[Opening Records for this exercise section]

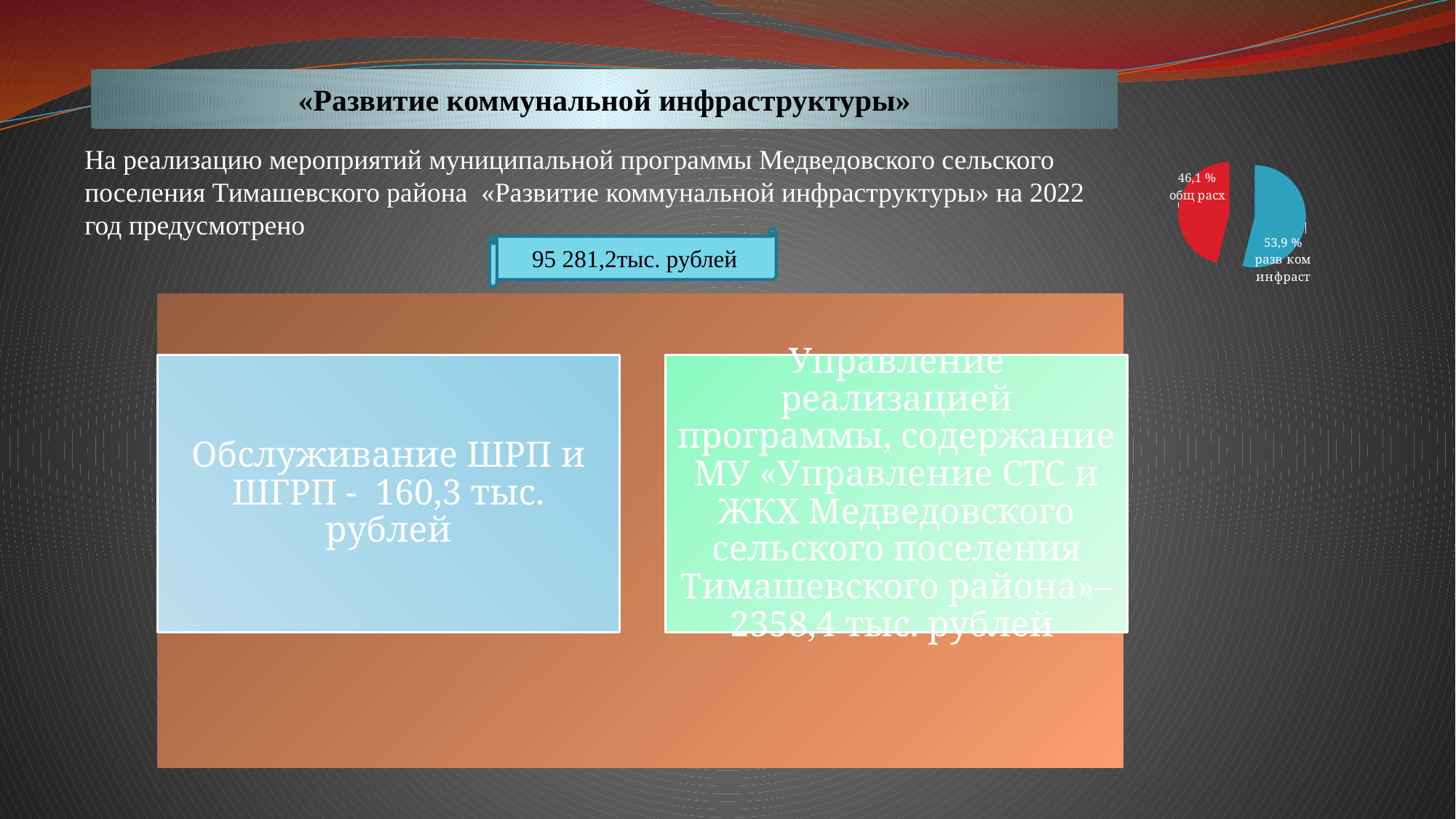
In the pie chart, which is larger: the "общ расх" slice or the "разв ком инфраст" slice? разв ком инфраст What share of the pie chart is labelled "разв ком инфраст"? 53,9 % What colour is the "разв ком инфраст" slice in the pie chart? blue What share of the pie chart is labelled "общ расх"? 46,1 % Is the share of the "разв ком инфраст" slice in the pie chart greater or less than 50%? greater Is the share of the "общ расх" slice in the pie chart greater or less than 50%? less Which slice of the pie chart is the smallest? общ расх How many slices does the pie chart have? 2 What colour is the "общ расх" slice in the pie chart? red What is the difference in percentage points between the "разв ком инфраст" slice and the "общ расх" slice in the pie chart? 7,8 % Which slice of the pie chart is the largest? разв ком инфраст What kind of chart is shown in the top right of the slide? pie chart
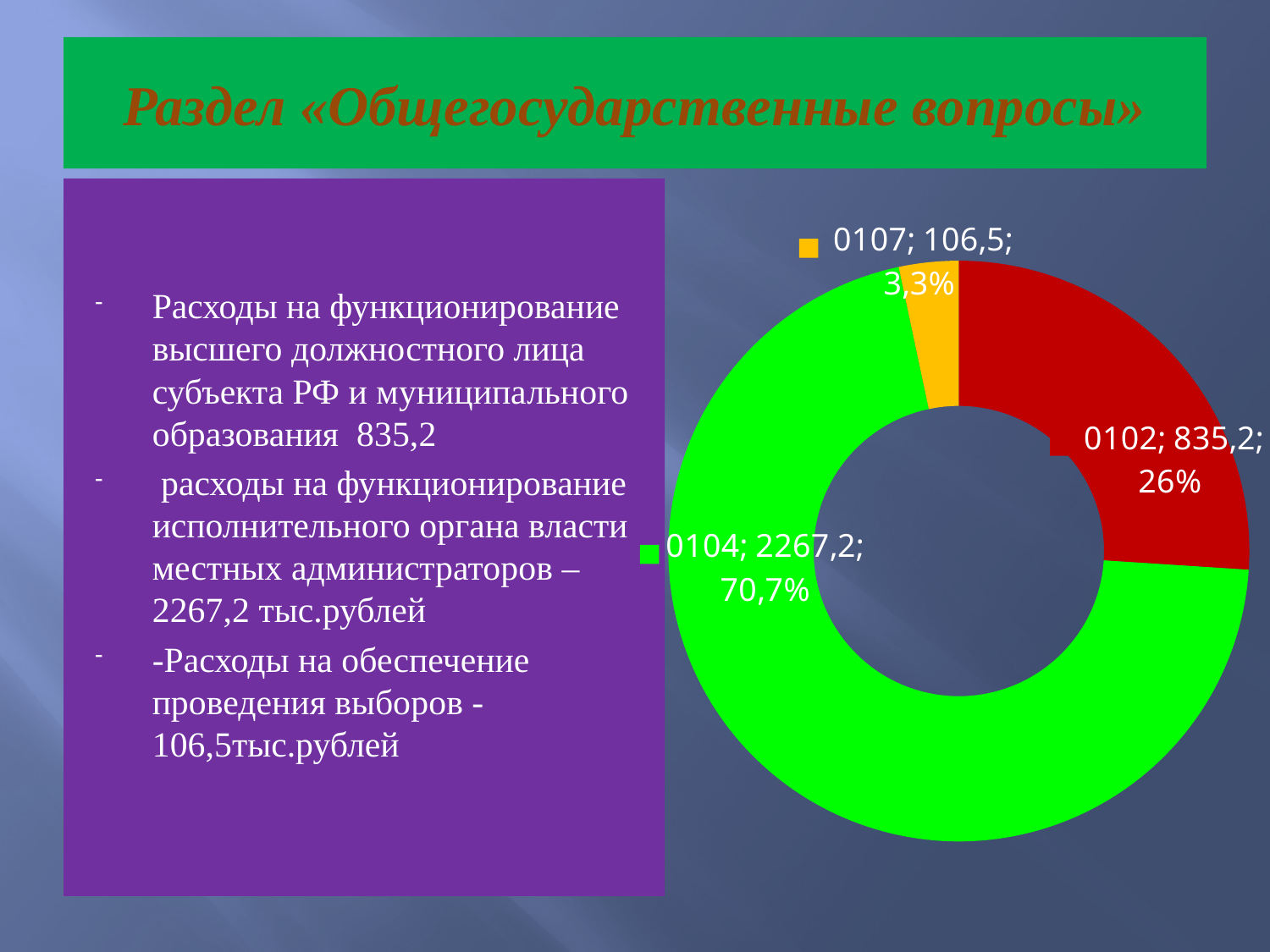
What is the value for category 0102? 835,2 What is the value for category 0107? 106,5 What share of the chart does category 0107 represent? 3,3% Which category has the smallest slice? 0107 Which category has the largest slice? 0104 How many slices does the chart have? 3 What colour is the slice for category 0104? green What kind of chart is shown on the slide? doughnut chart What is the value for category 0104? 2267,2 What is the difference between the values for 0104 and 0102? 1432,0 Which is larger, the value for 0102 or the value for 0107? 0102 What share of the chart does category 0102 represent? 26%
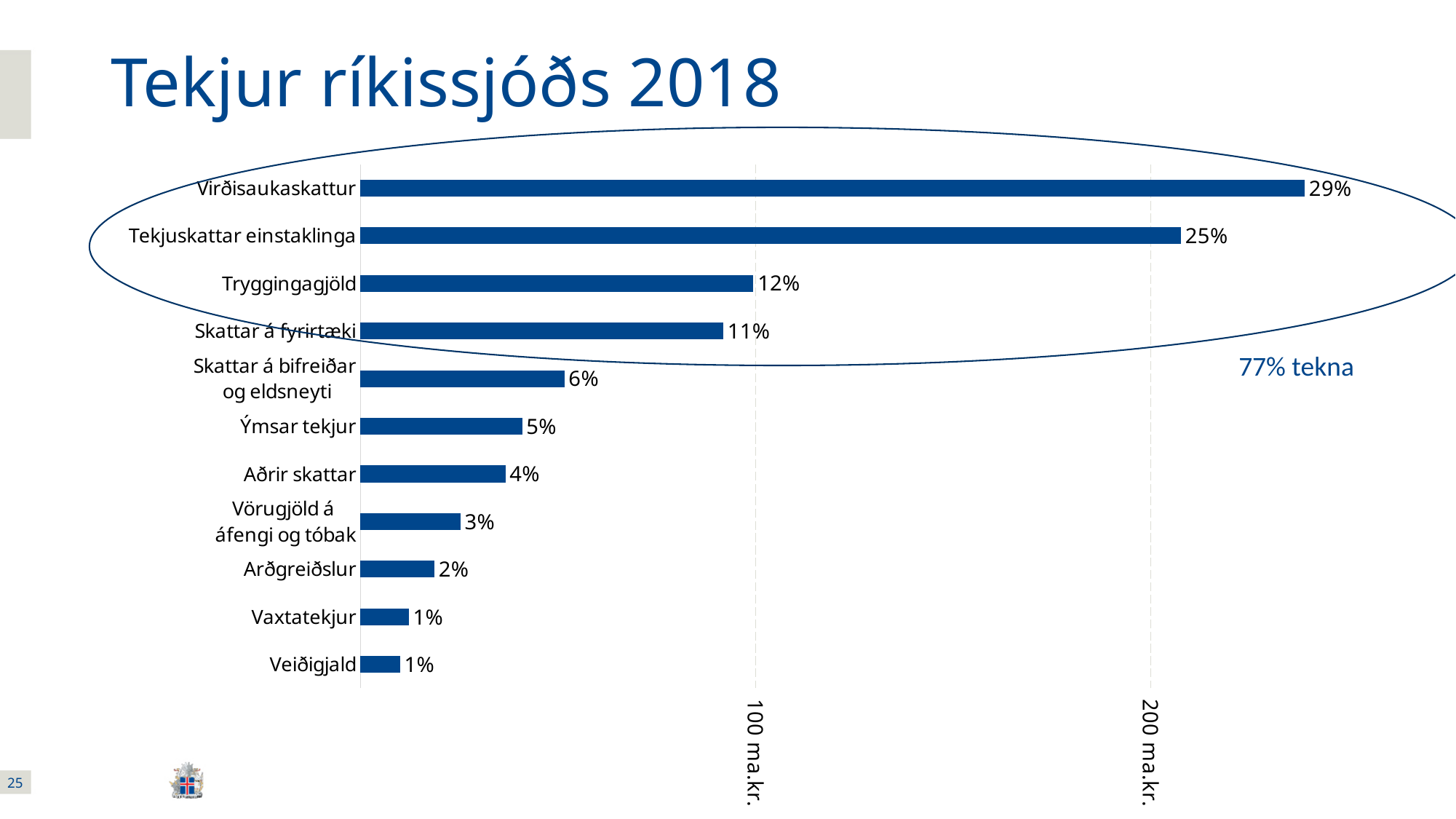
What is the data label shown for Virðisaukaskattur? 29% What is the data label shown for Arðgreiðslur? 2% What type of chart is shown on the slide? Bar chart What is the data label shown for Skattar á bifreiðar og eldsneyti? 6% Is the bar for Tryggingagjöld greater or less than 100 ma.kr.? less Which is larger, Tryggingagjöld or Skattar á fyrirtæki? Tryggingagjöld Is the bar for Virðisaukaskattur greater or less than 200 ma.kr.? greater What is the data label shown for Tryggingagjöld? 12% How many categories are shown in the chart? 11 Which category has the highest value? Virðisaukaskattur What is the difference in percentage points between the labels for Virðisaukaskattur (29%) and Tekjuskattar einstaklinga (25%)? 4 percentage points What is the data label shown for Tekjuskattar einstaklinga? 25%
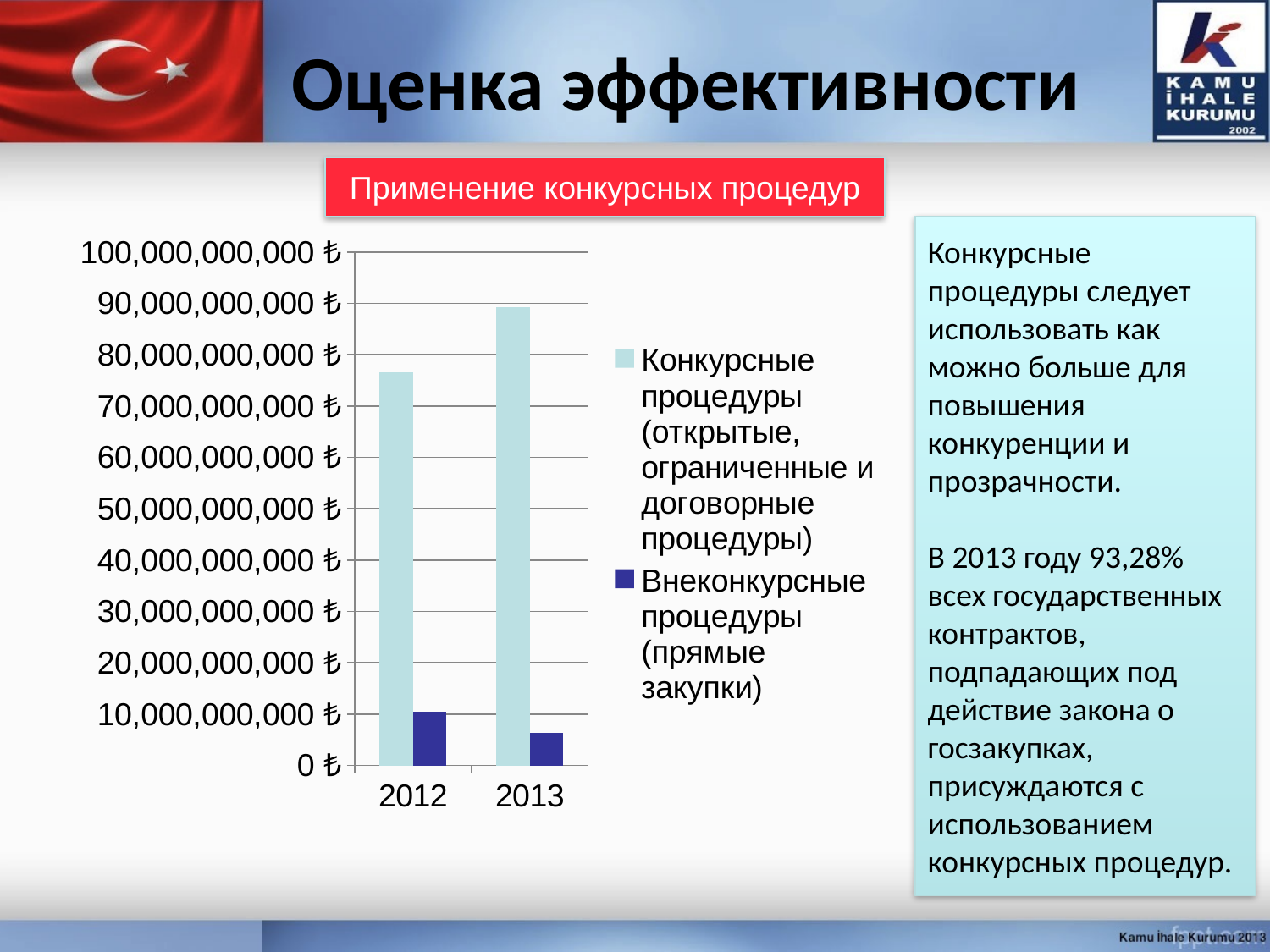
Is the value for Внеконкурсные процедуры in 2012 greater or less than 20,000,000,000 ₺? less Is the value for Конкурсные процедуры in 2013 greater or less than 80,000,000,000 ₺? greater What kind of chart is shown on the slide? bar chart Is the value for Конкурсные процедуры in 2012 greater or less than 80,000,000,000 ₺? less How many series does the chart legend list? 2 How many years are shown on the x axis of the chart? 2 Which year has the higher value for Конкурсные процедуры, 2012 or 2013? 2013 Do the values for Внеконкурсные процедуры rise or fall from 2012 to 2013? fall Which series is shown in light blue in the chart? Конкурсные процедуры What is the title of the chart? Применение конкурсных процедур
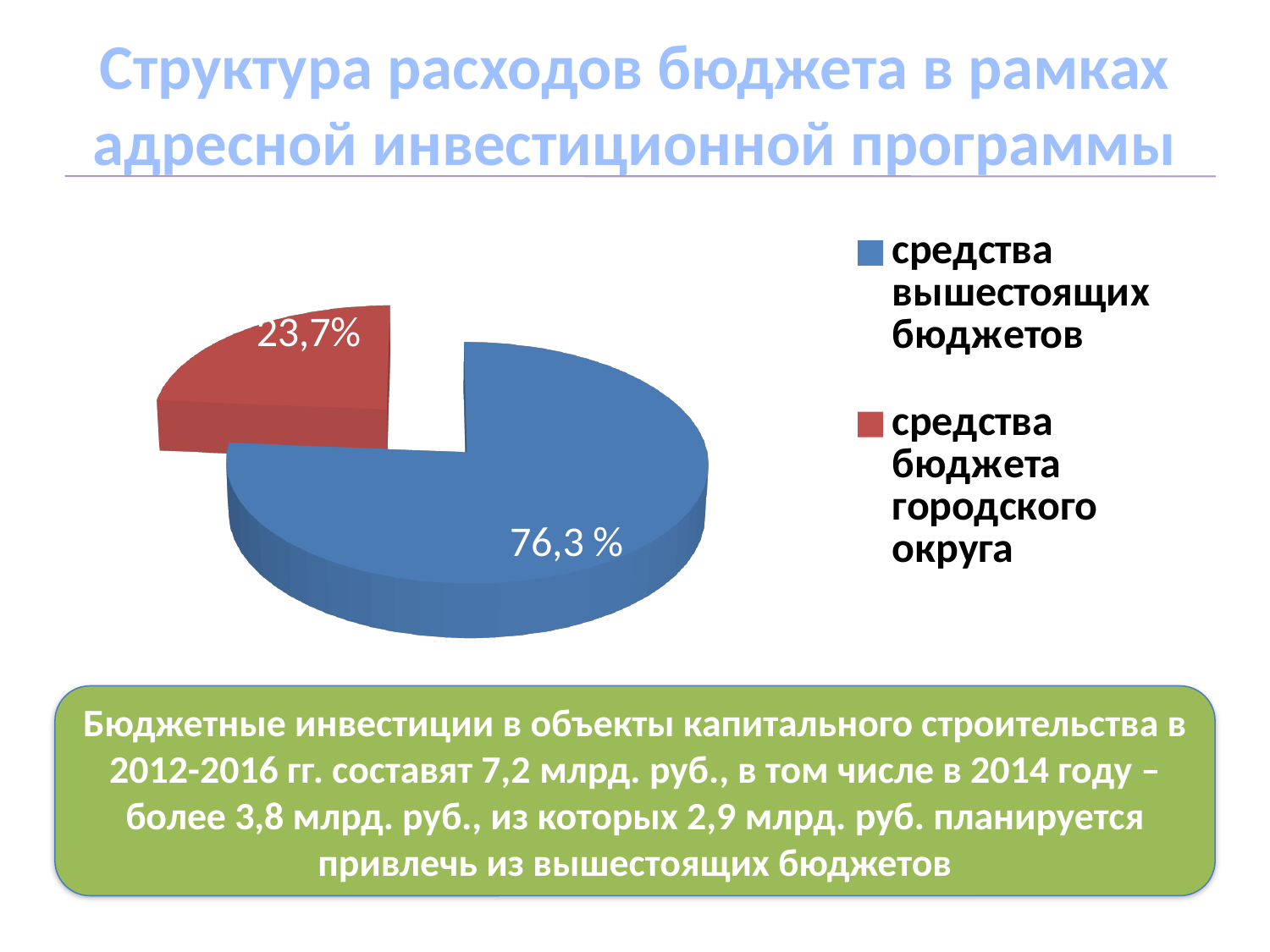
How many slices does the pie chart have? 2 Which category has the smallest slice of the pie? средства бюджета городского округа What colour is the slice for средства вышестоящих бюджетов? blue Which category has the largest slice of the pie? средства вышестоящих бюджетов What share of the pie does the slice for средства бюджета городского округа represent? 23,7% What share of the pie does the slice for средства вышестоящих бюджетов represent? 76,3 % What kind of chart is shown on the slide? pie chart By how many percentage points does the slice for средства вышестоящих бюджетов exceed the slice for средства бюджета городского округа? 52,6 What is the title of the slide containing the chart? Структура расходов бюджета в рамках адресной инвестиционной программы How many entries does the legend list? 2 What is the share of the red slice in the pie? 23,7% Which is larger: the slice for средства вышестоящих бюджетов or the slice for средства бюджета городского округа? средства вышестоящих бюджетов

[Closing Records for this exercise section]

▶ Task prompt: Transcribe verbatim every row from the start of the rows through the row containing "What is the value for category 0102?", inclusive, omitting the pictures.

▶ Solution:
In the pie chart, which is larger: the "общ расх" slice or the "разв ком инфраст" slice? разв ком инфраст What share of the pie chart is labelled "разв ком инфраст"? 53,9 % What colour is the "разв ком инфраст" slice in the pie chart? blue What share of the pie chart is labelled "общ расх"? 46,1 % Is the share of the "разв ком инфраст" slice in the pie chart greater or less than 50%? greater Is the share of the "общ расх" slice in the pie chart greater or less than 50%? less Which slice of the pie chart is the smallest? общ расх How many slices does the pie chart have? 2 What colour is the "общ расх" slice in the pie chart? red What is the difference in percentage points between the "разв ком инфраст" slice and the "общ расх" slice in the pie chart? 7,8 % Which slice of the pie chart is the largest? разв ком инфраст What kind of chart is shown in the top right of the slide? pie chart
What is the value for category 0102? 835,2 What is the value for category 0107? 106,5 What share of the chart does category 0107 represent? 3,3% Which category has the smallest slice? 0107 Which category has the largest slice? 0104 How many slices does the chart have? 3 What colour is the slice for category 0104? green What kind of chart is shown on the slide? doughnut chart What is the value for category 0104? 2267,2 What is the difference between the values for 0104 and 0102? 1432,0 Which is larger, the value for 0102 or the value for 0107? 0102 What share of the chart does category 0102 represent? 26%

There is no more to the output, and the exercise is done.